When I first got hooked, it was as if I had been Swiss cheese and heroin filled up all the holes. I felt complete, invincible, and my body felt good. That hadn’t happened since I was…I didn’t know the last time my body felt good, whole.

Was it before the addiction? No. I had post-partum depression for TWO YEARS. I was going on regular temp jobs in downtown San Francisco but when I wasn’t working, I was languishing in bed, staring, staring, unable to move until I absolutely had to.

Was it before the depression? No. I was pregnant and had morning sickness for the first 5-1/2 months.

Before pregnancy? Perhaps. There was a period of time during college where my body wasn’t hurting all the time. The ache. The muscle pain.

It started after we left Detroit and had moved to Honolulu in 1976. I had been the most adorable, most obedient student you could imagine. I was the child that was always picked to take a note down the hall from the teacher to the principle because I was going to go straight there and come straight back, and I was not going to read the note in between.

The move to Honolulu was supposed to be a summer vacation but sometime in July, my mother sold Bobby the Baby Grand piano, packed up my sister and a large piece of carved stone named Rah, and came to Hawai’i. Once it had turned into a permanent vacation, something changed in me.

Without my knowing it, the long-suppressed trauma of growing up in Detroit began to surface. No, not just surface, but heave, like that first desperate breath you take after you’ve been held under water just a lit-tle too long.

I started acting up in class. Typical stuff: talking out of turn, making the other kids laugh behind the teachers’ backs, bouncing or throwing things. I had this one trick with a safety pin where you position the sharp side up against--oh never mind! My internal self was manifesting emotional drama and, in turn, my external body was manifesting its own.

I started getting ear aches. I got five in a two-year period, each one progressively worse. At one point, I accidentally brushed my own arm on my own left ear during a game of volleyball on the playground and collapsed in pain. At another point, the ear ache had spread to my eye. I was on five different types of ear drops, eye drops, antibiotics, what have you. I have a picture where you can see the medications poking out of my pocket. I looked pitiful and I felt pitiful.

Maybe that’s when the pain began. No, I’m not going to elaborate on the trauma that caused it except to say: The dead were forgiven in life and have been made at peace in death.

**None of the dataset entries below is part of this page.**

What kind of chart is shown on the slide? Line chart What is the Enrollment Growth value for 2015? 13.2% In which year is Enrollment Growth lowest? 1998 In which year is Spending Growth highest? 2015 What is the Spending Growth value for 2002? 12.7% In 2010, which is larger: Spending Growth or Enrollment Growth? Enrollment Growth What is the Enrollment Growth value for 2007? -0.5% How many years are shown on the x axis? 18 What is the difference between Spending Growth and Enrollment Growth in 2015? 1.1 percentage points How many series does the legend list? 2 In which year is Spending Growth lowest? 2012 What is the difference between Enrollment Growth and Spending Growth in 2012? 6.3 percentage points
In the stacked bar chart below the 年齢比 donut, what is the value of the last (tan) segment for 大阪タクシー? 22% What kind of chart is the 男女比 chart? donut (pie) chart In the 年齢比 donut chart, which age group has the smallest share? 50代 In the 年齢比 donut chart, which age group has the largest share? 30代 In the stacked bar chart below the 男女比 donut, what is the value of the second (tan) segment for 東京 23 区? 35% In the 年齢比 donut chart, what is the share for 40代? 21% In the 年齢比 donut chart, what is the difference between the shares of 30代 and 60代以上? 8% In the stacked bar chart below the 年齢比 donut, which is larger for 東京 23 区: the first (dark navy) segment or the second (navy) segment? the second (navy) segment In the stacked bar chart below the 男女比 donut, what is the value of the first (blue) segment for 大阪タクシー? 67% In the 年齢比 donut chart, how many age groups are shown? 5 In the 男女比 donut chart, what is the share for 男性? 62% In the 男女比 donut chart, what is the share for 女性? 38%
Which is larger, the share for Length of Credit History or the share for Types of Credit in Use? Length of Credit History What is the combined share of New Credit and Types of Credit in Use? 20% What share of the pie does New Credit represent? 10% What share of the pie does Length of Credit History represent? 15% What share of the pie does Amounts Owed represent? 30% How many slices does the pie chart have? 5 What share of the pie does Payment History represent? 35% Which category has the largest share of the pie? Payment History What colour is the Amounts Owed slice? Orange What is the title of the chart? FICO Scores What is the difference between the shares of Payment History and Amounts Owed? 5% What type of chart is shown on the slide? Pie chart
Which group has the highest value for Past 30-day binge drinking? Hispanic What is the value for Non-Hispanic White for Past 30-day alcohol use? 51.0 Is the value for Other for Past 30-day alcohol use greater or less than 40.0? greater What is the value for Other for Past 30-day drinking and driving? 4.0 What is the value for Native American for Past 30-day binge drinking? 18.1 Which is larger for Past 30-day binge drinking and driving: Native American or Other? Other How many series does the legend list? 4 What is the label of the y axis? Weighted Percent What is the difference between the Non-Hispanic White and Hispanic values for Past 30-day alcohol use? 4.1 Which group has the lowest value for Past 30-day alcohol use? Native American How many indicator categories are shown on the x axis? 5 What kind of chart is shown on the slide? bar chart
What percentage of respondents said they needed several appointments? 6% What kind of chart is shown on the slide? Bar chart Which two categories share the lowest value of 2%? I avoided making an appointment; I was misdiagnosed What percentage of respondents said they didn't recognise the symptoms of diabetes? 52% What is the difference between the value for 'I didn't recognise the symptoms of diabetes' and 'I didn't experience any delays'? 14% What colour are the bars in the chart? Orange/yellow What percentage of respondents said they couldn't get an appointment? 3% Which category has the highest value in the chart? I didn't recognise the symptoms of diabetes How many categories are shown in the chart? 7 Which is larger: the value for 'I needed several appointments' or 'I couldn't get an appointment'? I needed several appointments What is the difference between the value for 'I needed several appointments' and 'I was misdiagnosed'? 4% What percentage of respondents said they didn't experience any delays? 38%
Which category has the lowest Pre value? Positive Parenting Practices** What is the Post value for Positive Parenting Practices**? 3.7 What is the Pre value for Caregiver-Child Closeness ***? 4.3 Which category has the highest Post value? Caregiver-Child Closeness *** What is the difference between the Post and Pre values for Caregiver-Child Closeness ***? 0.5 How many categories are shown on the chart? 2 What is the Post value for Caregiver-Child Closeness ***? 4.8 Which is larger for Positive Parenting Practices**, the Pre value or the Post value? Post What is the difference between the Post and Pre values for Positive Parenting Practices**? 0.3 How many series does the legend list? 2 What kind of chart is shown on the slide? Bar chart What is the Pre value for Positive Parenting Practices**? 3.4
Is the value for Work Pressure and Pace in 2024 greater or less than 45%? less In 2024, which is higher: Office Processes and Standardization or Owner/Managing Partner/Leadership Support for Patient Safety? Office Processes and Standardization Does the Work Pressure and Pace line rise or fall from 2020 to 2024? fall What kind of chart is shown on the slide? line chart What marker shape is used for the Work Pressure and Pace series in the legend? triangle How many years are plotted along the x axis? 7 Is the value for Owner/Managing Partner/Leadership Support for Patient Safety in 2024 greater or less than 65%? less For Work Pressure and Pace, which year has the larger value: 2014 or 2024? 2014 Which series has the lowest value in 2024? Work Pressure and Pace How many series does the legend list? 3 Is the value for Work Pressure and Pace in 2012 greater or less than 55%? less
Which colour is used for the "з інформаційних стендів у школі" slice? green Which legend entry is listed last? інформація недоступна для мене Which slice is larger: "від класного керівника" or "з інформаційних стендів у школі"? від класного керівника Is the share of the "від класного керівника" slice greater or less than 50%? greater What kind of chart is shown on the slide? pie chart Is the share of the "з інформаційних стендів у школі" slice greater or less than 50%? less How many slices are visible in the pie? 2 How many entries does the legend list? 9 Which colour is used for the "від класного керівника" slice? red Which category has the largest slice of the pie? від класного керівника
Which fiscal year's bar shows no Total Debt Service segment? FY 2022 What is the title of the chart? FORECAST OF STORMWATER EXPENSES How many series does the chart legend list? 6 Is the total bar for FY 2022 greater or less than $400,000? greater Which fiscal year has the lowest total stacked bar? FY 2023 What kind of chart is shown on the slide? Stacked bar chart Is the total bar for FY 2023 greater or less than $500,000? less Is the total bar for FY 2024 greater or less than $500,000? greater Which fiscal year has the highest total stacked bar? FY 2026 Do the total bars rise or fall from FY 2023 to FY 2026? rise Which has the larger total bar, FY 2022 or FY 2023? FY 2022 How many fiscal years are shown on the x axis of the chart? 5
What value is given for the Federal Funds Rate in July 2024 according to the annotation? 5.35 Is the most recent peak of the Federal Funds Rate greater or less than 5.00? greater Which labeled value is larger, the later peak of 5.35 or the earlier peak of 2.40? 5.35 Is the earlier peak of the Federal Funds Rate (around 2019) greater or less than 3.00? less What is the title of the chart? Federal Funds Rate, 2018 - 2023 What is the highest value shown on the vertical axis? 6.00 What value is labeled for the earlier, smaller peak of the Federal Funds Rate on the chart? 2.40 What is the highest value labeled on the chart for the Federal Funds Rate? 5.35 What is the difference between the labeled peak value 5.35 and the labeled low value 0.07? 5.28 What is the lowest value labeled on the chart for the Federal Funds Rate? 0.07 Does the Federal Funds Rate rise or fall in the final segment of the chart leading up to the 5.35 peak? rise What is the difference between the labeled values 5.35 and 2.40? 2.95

During that last trip to jail, I noticed an interesting thing. Every time I talked about the past with any depth, the old body aches would surface. I’d spend two hours in a group either talking, listening, offering, or receiving support then practically hobble back to the dorm, hoisting myself onto my bunk where I could practically see the trauma running over different parts of my body. After about the fifth time, I finally put it together. From that point on, even if I wasn’t able to control it, I was at least aware.

The amazing thing about those first few months of addiction was, I didn’t have to go through any kind of introspection. There was no dredging up the past and none of my sentences started with, “When I was a child, my mother….” It was instant bliss. No, not bliss. Gratification? No, not quite.

The head had been killed for a few precious moments.

I enjoyed the feeling of wholeness and vitality. What I did not enjoy were the extreme consequences that are the hallmark of heroin addiction.

A Black girl sits on a high-backed chair, smiling at the camera.  She has two pigtails, is wearing a mustache, and holds a balloon and some pictures.  To the right is a coat rack with items hanging from it.